MP pede o afastamento do prefeito de Taubaté por contrato sem licitação
O Ministério Público ajuizou uma ação de improbidade administrativa contra o prefeito de Taubaté José Saud (MDB) por supostas irregularidades em um contrato firmado sem licitação entre a Prefeitura e o Iesp (Instituto Esperança). Além de Saud, o secretário de Saúde (Mario Celso Peloggia), o secretário adjunto de Saúde (Fabricio Grasnele Galvao Velasco) e o diretor de Saúde (Fabio Henrique da Cruz) também foram incluídos na ação.
Na denúncia, o Ministério Público pede o afastamento dos cargos por 90 dias, bloqueio dos bens e quebra dos sigilos fiscal, bancário e de dados do prefeito, do secretário, do secretário adjunto, do diretor de Saúde e do Iesp.

Ao fim do processo, a Promotoria pede que Saud, Peloggia, Velasco e Cruz sejam condenados à perda da função pública, suspensão dos direitos políticos por até 12 anos e pagamento de multa civil equivalente ao valor do dano.
Protocolada nessa terça-feira (28), a Promotoria alega que os denunciados forjaram a situação de emergência para contratar o Iesp sem licitação para disponibilizar médicos para quatro unidades de urgência e emergência do município.
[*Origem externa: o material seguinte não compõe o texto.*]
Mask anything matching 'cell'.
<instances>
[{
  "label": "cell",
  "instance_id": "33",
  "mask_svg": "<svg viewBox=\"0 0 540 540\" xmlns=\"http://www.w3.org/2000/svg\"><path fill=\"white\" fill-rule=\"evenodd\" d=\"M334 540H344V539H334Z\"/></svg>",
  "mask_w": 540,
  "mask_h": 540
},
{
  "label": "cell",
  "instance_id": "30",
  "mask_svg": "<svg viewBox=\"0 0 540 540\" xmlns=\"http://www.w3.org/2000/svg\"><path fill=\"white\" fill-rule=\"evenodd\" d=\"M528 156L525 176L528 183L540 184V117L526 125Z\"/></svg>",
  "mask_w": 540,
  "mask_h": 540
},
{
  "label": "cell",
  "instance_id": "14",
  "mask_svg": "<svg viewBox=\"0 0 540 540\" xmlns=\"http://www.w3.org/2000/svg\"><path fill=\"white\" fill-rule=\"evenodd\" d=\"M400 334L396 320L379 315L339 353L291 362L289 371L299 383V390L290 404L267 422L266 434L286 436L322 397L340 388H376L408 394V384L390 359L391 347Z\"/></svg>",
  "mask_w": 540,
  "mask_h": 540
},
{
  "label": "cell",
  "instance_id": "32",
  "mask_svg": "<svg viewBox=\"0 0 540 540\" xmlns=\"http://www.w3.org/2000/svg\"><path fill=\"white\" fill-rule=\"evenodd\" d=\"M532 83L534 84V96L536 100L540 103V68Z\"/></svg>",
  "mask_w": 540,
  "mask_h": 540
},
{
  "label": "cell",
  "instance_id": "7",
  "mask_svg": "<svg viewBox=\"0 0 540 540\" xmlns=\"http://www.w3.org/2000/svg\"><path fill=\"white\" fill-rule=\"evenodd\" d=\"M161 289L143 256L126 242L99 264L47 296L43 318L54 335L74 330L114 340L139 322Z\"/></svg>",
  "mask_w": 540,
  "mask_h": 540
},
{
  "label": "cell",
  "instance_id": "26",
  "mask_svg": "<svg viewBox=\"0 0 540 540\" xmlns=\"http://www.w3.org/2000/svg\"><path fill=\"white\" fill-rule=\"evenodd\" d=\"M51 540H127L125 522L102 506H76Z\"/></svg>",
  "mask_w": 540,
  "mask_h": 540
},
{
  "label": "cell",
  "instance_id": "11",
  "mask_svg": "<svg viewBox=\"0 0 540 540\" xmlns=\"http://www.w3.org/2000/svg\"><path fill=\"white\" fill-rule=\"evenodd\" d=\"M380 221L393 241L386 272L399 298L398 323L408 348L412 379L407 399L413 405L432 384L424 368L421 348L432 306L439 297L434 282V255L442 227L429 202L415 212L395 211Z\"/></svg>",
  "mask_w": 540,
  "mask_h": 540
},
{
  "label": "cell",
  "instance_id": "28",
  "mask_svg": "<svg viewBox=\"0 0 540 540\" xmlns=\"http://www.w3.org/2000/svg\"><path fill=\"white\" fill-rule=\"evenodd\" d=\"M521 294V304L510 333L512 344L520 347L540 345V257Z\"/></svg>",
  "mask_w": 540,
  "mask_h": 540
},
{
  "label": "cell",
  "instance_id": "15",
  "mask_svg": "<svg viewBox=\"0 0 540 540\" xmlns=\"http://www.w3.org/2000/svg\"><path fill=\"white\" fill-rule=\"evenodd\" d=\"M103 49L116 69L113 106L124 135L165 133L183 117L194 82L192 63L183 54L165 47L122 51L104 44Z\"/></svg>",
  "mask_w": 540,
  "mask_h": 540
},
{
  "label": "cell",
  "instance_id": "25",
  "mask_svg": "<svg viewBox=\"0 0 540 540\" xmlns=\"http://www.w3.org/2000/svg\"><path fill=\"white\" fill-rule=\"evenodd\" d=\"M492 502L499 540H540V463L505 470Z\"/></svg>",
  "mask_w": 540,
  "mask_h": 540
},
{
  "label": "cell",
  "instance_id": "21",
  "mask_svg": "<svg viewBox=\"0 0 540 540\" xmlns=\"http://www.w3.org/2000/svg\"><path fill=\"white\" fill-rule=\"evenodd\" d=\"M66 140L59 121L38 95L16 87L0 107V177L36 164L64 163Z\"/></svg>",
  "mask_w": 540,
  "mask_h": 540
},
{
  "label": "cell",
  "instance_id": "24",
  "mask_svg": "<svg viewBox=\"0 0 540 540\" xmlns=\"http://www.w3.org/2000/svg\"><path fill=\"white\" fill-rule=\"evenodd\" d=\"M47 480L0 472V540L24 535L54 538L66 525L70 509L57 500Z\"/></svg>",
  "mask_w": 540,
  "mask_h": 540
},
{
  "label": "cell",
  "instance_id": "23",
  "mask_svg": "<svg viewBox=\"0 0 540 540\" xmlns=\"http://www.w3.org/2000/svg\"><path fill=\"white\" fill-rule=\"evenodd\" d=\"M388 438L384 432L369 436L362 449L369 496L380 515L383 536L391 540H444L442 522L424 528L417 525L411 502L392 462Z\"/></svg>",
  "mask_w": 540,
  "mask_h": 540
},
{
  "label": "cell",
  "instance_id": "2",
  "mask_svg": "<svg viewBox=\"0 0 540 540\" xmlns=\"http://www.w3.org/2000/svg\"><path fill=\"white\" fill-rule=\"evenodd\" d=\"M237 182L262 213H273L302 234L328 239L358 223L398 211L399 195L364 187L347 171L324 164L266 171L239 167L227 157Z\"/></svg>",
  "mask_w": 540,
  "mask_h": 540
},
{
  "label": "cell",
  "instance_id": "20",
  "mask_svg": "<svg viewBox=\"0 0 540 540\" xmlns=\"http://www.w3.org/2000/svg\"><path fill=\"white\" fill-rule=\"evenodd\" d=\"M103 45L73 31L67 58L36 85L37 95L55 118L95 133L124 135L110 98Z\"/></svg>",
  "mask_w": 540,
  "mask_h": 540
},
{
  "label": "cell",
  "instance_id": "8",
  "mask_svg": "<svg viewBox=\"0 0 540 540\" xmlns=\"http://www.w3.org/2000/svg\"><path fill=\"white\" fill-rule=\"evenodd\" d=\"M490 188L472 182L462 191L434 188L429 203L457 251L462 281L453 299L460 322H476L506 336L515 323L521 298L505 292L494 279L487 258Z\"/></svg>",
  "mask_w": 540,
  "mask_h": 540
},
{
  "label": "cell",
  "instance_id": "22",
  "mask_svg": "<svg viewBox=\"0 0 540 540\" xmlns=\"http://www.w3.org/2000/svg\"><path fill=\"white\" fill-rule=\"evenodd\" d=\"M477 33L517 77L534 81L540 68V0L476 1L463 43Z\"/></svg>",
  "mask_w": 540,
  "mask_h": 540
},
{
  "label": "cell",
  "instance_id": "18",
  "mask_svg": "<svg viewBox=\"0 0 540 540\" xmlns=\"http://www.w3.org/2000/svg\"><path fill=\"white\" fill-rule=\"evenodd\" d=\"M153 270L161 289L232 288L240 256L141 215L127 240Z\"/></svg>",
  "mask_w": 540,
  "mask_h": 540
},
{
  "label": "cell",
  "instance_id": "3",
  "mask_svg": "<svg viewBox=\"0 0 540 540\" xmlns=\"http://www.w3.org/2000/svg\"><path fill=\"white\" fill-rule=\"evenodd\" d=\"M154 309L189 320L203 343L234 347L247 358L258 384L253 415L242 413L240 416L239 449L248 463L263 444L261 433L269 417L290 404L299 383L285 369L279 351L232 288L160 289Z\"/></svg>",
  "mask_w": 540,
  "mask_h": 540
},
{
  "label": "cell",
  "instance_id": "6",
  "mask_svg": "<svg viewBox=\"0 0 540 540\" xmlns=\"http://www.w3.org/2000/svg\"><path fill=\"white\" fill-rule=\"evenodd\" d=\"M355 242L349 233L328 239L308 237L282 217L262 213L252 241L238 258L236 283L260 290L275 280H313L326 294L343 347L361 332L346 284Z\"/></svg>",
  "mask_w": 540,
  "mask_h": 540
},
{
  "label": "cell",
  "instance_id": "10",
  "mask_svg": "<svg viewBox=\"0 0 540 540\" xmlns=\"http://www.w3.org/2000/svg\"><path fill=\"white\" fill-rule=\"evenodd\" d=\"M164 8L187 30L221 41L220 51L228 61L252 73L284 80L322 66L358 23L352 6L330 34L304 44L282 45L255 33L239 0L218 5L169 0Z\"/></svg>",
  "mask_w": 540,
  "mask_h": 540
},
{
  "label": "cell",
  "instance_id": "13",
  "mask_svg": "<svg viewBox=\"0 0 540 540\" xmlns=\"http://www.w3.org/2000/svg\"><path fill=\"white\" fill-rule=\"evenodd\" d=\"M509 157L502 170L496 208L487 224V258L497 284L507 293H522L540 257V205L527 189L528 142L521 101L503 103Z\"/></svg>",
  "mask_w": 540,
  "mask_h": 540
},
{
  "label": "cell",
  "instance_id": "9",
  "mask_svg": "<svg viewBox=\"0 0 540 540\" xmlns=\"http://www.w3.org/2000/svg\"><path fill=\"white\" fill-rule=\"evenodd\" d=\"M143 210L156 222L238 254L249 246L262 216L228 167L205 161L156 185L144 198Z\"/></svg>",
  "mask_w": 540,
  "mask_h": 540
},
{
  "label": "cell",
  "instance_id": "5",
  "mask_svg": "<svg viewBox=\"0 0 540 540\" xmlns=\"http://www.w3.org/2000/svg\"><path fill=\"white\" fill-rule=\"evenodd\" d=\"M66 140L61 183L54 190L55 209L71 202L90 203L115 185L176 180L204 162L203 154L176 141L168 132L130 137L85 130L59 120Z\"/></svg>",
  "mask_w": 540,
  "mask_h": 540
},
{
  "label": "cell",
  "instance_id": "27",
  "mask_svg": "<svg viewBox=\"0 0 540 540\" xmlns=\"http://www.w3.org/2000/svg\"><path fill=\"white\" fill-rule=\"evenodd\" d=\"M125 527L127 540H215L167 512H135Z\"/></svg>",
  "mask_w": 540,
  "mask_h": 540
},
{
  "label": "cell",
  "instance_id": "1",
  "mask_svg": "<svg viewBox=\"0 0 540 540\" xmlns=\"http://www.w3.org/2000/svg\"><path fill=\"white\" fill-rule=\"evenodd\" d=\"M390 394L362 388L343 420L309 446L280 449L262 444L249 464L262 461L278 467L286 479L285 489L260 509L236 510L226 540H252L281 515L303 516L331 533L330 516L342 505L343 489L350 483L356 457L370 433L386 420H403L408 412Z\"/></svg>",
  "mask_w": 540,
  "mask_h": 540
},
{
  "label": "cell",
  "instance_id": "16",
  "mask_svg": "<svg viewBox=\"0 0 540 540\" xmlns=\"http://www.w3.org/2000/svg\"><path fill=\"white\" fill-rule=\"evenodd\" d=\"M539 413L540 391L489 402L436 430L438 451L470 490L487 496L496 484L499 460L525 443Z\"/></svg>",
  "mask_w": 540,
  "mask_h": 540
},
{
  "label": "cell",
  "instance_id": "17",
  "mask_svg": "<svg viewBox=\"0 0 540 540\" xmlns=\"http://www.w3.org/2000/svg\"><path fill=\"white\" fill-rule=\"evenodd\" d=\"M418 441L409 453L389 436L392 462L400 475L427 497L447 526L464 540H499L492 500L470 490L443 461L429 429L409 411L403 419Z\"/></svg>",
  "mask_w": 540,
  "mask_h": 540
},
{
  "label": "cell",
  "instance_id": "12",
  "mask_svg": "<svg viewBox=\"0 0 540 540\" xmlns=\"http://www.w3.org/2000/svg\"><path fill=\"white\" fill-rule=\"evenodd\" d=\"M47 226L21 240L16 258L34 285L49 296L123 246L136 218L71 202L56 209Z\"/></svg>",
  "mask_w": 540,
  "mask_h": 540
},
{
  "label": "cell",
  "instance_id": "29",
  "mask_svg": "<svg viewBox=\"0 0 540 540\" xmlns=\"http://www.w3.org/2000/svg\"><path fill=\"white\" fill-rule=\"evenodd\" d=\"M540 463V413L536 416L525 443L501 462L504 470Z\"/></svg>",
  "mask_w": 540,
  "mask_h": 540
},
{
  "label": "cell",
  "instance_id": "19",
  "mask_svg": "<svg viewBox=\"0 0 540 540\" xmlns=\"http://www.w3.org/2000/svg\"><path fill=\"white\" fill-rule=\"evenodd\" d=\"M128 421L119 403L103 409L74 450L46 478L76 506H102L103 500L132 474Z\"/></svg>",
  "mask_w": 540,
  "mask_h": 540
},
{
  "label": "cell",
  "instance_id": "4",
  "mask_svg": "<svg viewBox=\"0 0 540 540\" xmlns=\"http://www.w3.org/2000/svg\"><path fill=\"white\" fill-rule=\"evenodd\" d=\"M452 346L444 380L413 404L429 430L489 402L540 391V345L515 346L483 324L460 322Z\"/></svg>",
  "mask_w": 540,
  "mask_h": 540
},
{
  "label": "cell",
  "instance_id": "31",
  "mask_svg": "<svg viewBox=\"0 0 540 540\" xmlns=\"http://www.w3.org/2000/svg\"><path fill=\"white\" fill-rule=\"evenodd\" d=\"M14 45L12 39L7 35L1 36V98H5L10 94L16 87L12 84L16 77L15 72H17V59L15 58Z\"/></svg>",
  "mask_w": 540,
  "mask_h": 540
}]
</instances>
O contrato, firmado no fim de fevereiro e que começou a ser executado em 1º de março, tinha seis meses de duração. O Iesp atuaria no PSM (Pronto Socorro Municipal), no PA (Pronto Atendimento) do Cecap, na UPA (Unidade de Pronto Atendimento) Santa Helena e na UPA San Marino.
No período, o instituto receberia até R$ 14,932 milhões.
O Iesp, que já é responsável desde 2016 pelo Samu (Serviço de Atendimento Móvel de Urgência) em Taubaté, substituiria a empresa Essencial, cujo contrato encerrou no dia 28 de fevereiro e não poderia mais ser prorrogado.
A Promotoria destaca que, embora em fevereiro de 2021 o governo Saud tenha feito uma prorrogação excepcional do contrato com a Essencial por mais 12 meses, apenas em novembro publicou os editais das novas licitações, com o recebimento das propostas marcado para janeiro de 2022.
Outro lado
Por meio de nota enviada à 012 News, a assessoria de imprensa da Prefeitura de Taubaté informou que ainda não foi notificada oficialmente da Ação.
“Após a notificação que a procuradoria geral da prefeitura vai poder entender e deve caber defesa. Mas ainda não temos como analisar a situação oficialmente”, disse a nota.